Use a foal care program to build your practice (sponsored by Intervet/Schering-Plough Animal Health)


A foal care program can still be an important profit center in your practice.

Equine breeding tends to ebb and flow with the economy, something many of you are witnessing firsthand as equine practitioners. But you can still make foal care services work for you—and earn your practice aprofit—if you take time to tailor the program to your practice and your client base. Whether you already have a foal care program that simply needs a little refreshing or you're considering starting from scratch, use these tips to build the program that offers the most benefits for you, your clients, and your patients.

Photo: Getty Images

Is it right for you?

How do you decide whether a foal care program is right for your practice? There are a few criteria you need to evaluate to determine whether it's a service your clients will embrace, says Tracey O'Driscoll-Packer, an equine business and practice management consultant.

Is your practice driven by professional horse owners and breeders, or is it driven by private horse owners? Clients who own their own facilities may be less likely to need foal care services. But if you have a large group of horse owners who need help with the foaling process, a program might be right for your practice.

One side effect of the current economy is lower numbers for professional breeders, Packer says. Look at whether those breeding facilities are interested in outsourcing. And evaluate whether some of your clients are still breeding their own horses. If you can identify their needs, you can create a structured program. Additional modifications also do wonders.

Next, Packer says, consider whether you can offer a foal care service package. The advantages: Clients buy in for a set number of services and they can budget the care.

"Foaling and foal care can be as much an art as science, and medical needs can be difficult to predict," Packer says. "But a package program allows owners to budget for unexpected expenses, and it gives veterinarians the opportunity to build even stronger bonds with those owners."

Tailor your plan

Depending on your clients, facility, and team members, attended foalings at your facility can be a great tool to ease anxious horse owners and simultaneously offer the best medical care for the mare.

"Horse owners waiting for a foal can get jumpy," Packer says. "They may not know what spells trouble and what's normal. A veterinarian providing a watchful eye is a valuable service for nervous horse owners."

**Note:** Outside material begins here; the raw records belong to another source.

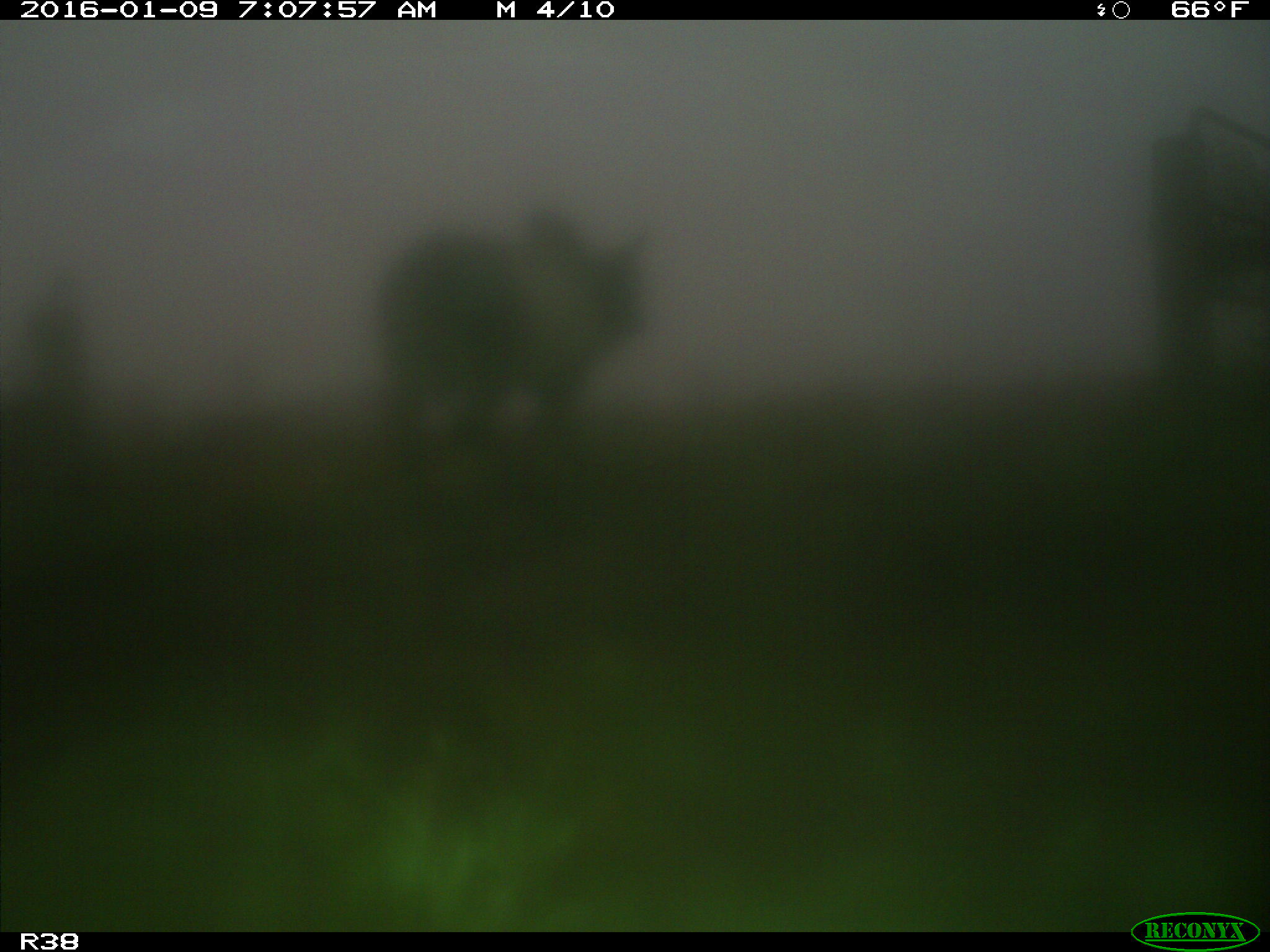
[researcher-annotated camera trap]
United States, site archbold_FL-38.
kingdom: Animalia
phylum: Chordata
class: Mammalia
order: Artiodactyla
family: Bovidae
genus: Bos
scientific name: Bos taurus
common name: domestic cow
Bos taurus (domestic cow).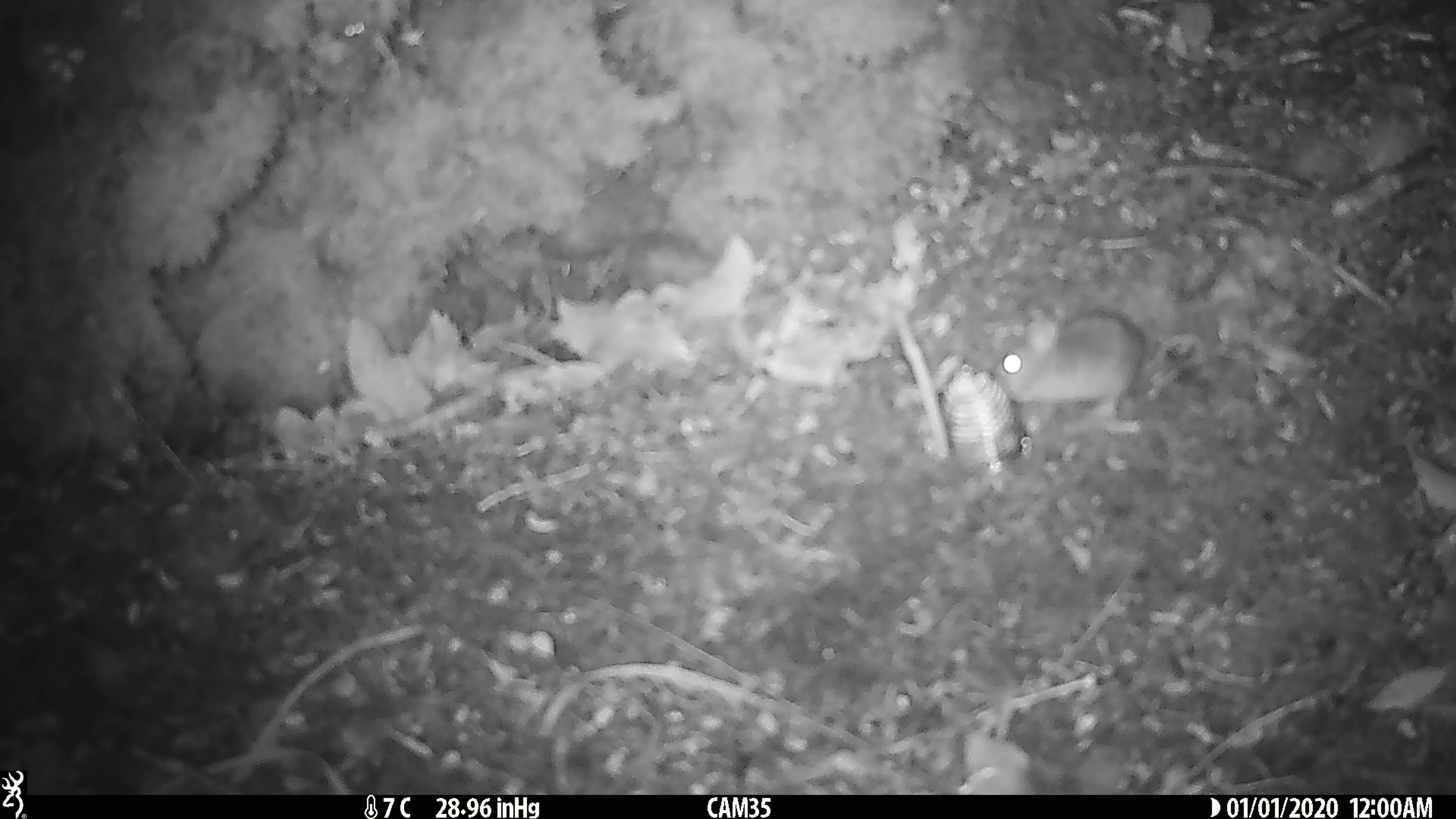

Packer says she's always in favor of attended foalings, because the mortality rate in a natural environment is very high. "One of the nice things about an attended foaling is that so many little things that go wrong are fixable and can lead to a successful, nontraumatic delivery," she says.

However, if your clients are retreating from attended foalings, she says you can still structure a consultative program that supports the mare. This program might include a prefoaling consultation to check the mare and make sure the foaling space is safe and protected. You can also ensure the client has a foaling kit, discuss how the horse owner plans to handle observation, and talk about signs of labor and interrupted labor. Your program might also include the new-foal exam and the postfoaling exam on the mare.

Just keep in mind, when you're creating a plan it's a good idea to do some research about the services your clients have used in the past. Then you can offer a package deal for those services at a modest discount and lock in the care the horse needs. And, Packer says, it's important to be clear about what's offered in the package. For example, extra services the mare requires, such as daily flushing due to a retained placenta, will be additional costs outside the package amount.

Programs that work

If you've already created an effective program and you've seen it decline because clients are breeding less, Packer recommends staying the course and considering whether you need to raise fees and revisit expenses to keep the program cost-effective. While the next few years may show an increase in the number of clients breeding their horses, the key is to base your profitability on quality instead of quantity.

"I wouldn't let the economy put me off from starting a program," Packer says. "Quite the opposite. Look at your clients and find out what they need. If you can provide the service at a value to them and still create a profit, it's a win for everyone. Remember, anytime you create a program, you're creating an opportunity. You're creating consultative relationships with clients and scheduling planned interactions."